Après, toutes choses de l’homme, tant intérieures qu’extérieures, seront
consommées par le feu, de sorte que rien n’y demeurera.
Cette nuée, ô mon Fils ! c’est vos paroles, qui semblent obscures et incroyables
à plusieurs, d’autant qu’elles n’ont pas été ouïes souvent, ni administrées aux
ignorants, ni déclarées par signes. Ma demande précède ces paroles, et votre
miséricorde va au-devant d’elles, avec laquelle vous pardonnez à tout le monde,
et les alléchez à vous, comme une mère attire ses enfants. Cette miséricorde est
douce en patience et souffrance, comme l’air est chaud en amour, car vous
attirerez comme le feu à se servir de votre miséricorde ceux qui vous provoquent
à colère et indignations, et présentez chose admirable à ceux qui méprisent
votre piété et votre clémence.
Donc, que tous ceux qui entendront ces paroles élèvent les yeux, et ils verront
en leur intelligence d’où procèdent mes paroles.
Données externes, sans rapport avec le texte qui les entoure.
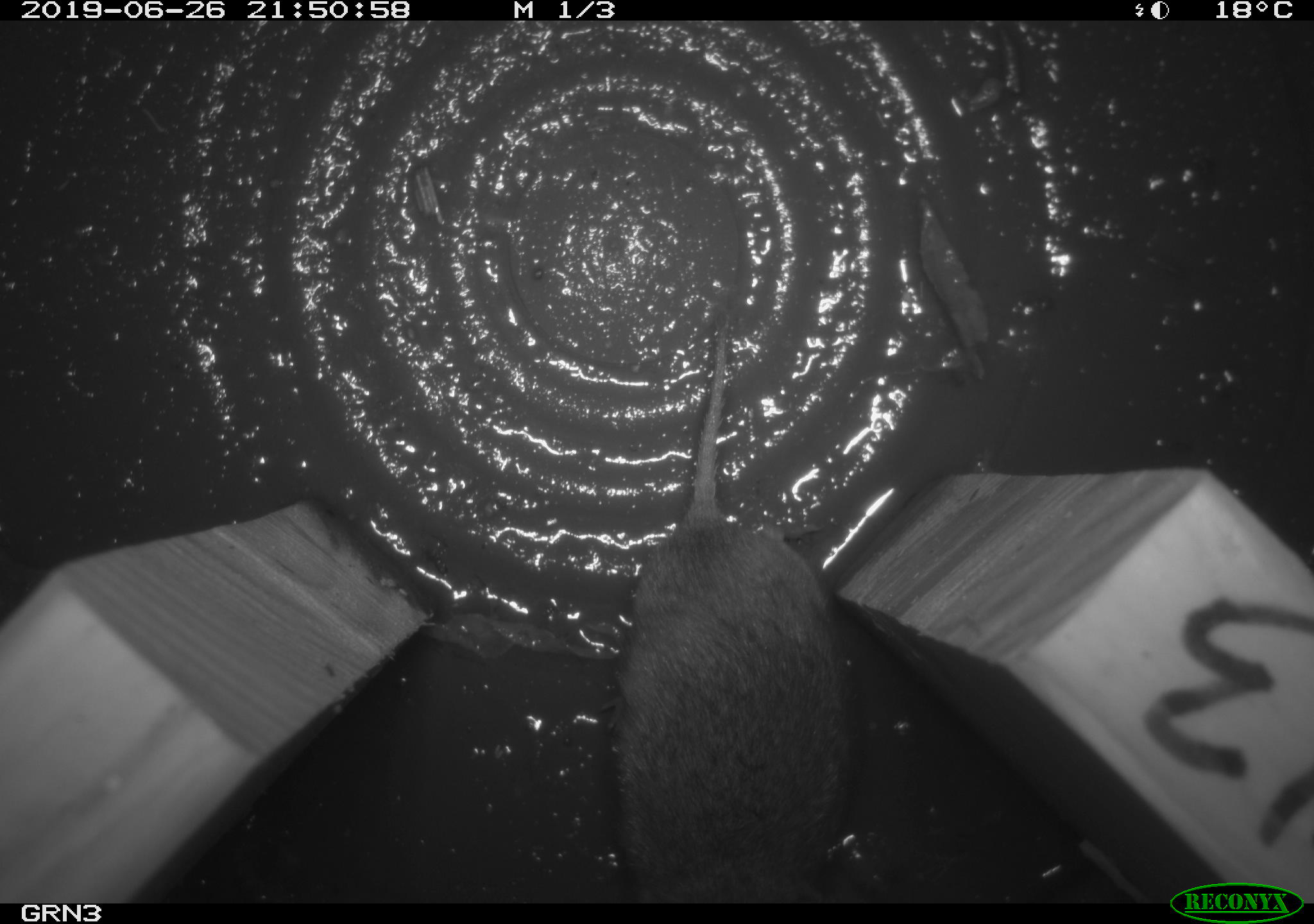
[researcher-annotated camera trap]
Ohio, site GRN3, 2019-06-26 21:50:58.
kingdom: Animalia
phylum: Chordata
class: Mammalia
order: Rodentia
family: Cricetidae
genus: Microtus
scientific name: Microtus pennsylvanicus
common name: meadow vole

Qu’ils s’enquièrent si mes
paroles publient la miséricorde et l’humilité ; qu’ils soient attentifs si elles
prêchent les choses présentes ou futures, la vérité ou la fausseté.
Que s’ils les trouvent vraies, qu’ils s’enfuient du mal et se retirent à
l’humilité avec l’amour divin, car quand la fureur de la justice viendra, alors
l’âme sera séparée du corps de crainte et d’effroi.
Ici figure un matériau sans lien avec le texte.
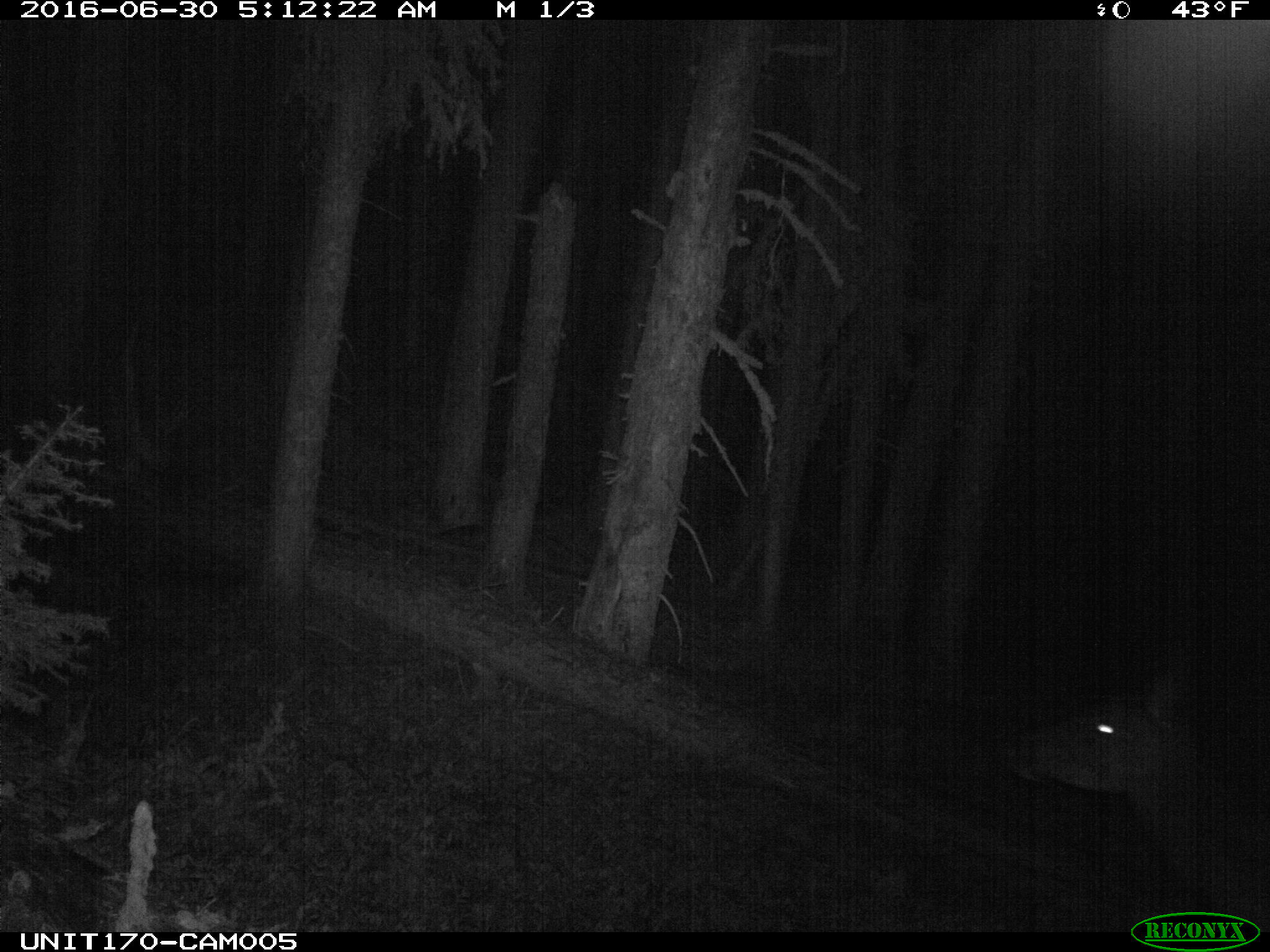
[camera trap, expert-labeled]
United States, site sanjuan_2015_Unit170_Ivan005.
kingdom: Animalia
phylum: Chordata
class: Mammalia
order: Artiodactyla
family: Cervidae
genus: Cervus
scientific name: Cervus elaphus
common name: red deer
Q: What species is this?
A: Cervus elaphus (red deer).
Le feu enveloppera l’âme qui n’a pas bien vécu, et la brûlera intérieurement et
extérieurement sans la consommer.
Partant, moi qui suis Reine de miséricorde, je crie aux mondains afin qu’ils
élèvent leurs yeux et voient ma miséricorde. Je vous avertis et vous prie comme
Mère, et vous conseille comme Dame et Maîtresse, car quand la justice viendra en
sa fureur, il sera impossible de résister. Croyez donc fermement ; regardez et
éprouvez en vos consciences cette vérité ; changez vos volontés, car alors,
celui qui montrera les paroles de charité montrera aussi les œuvres et les
signes d’amour.
Après, le Fils de Dieu me parlait, disant : Je vous ai montré ci-dessus que les
mouches retiraient trois sortes de biens de leur malice. Je vous dis maintenant
que telles mouches devraient être de ceux qui portent la croix, que j’ai mis aux fins du
monde.
Or, eux, maintenant combattent contre moi, car ils ne se soucient point du salut
des âmes, n’ont point de compassion, ni ne travaillent point à convertir les
dévoyés à la foi catholique, et à les tirer de l’erreur dans laquelle ils sont
plongés, car ils les oppriment de labeurs, les privent de leur liberté, ne les
instruisent point en la foi, les frustrent des sacrements , et avec une plus
grande douleur, les envoient dans l’enfer comme s’ils étaient encore en leur
paganisme. Ils ne combattent point non plus, si ce n’est pour dilater les
branches de leur insupportable superbe et augmenter leur insatiable cupidité.
C’est pourquoi le temps viendra qu’on leur cassera les dents ; on leur coupera
la main droite, et on arrachera les nerfs de leur pied droit, afin qu’ils vivent
et qu’ils connaissent l’état de leurs misères.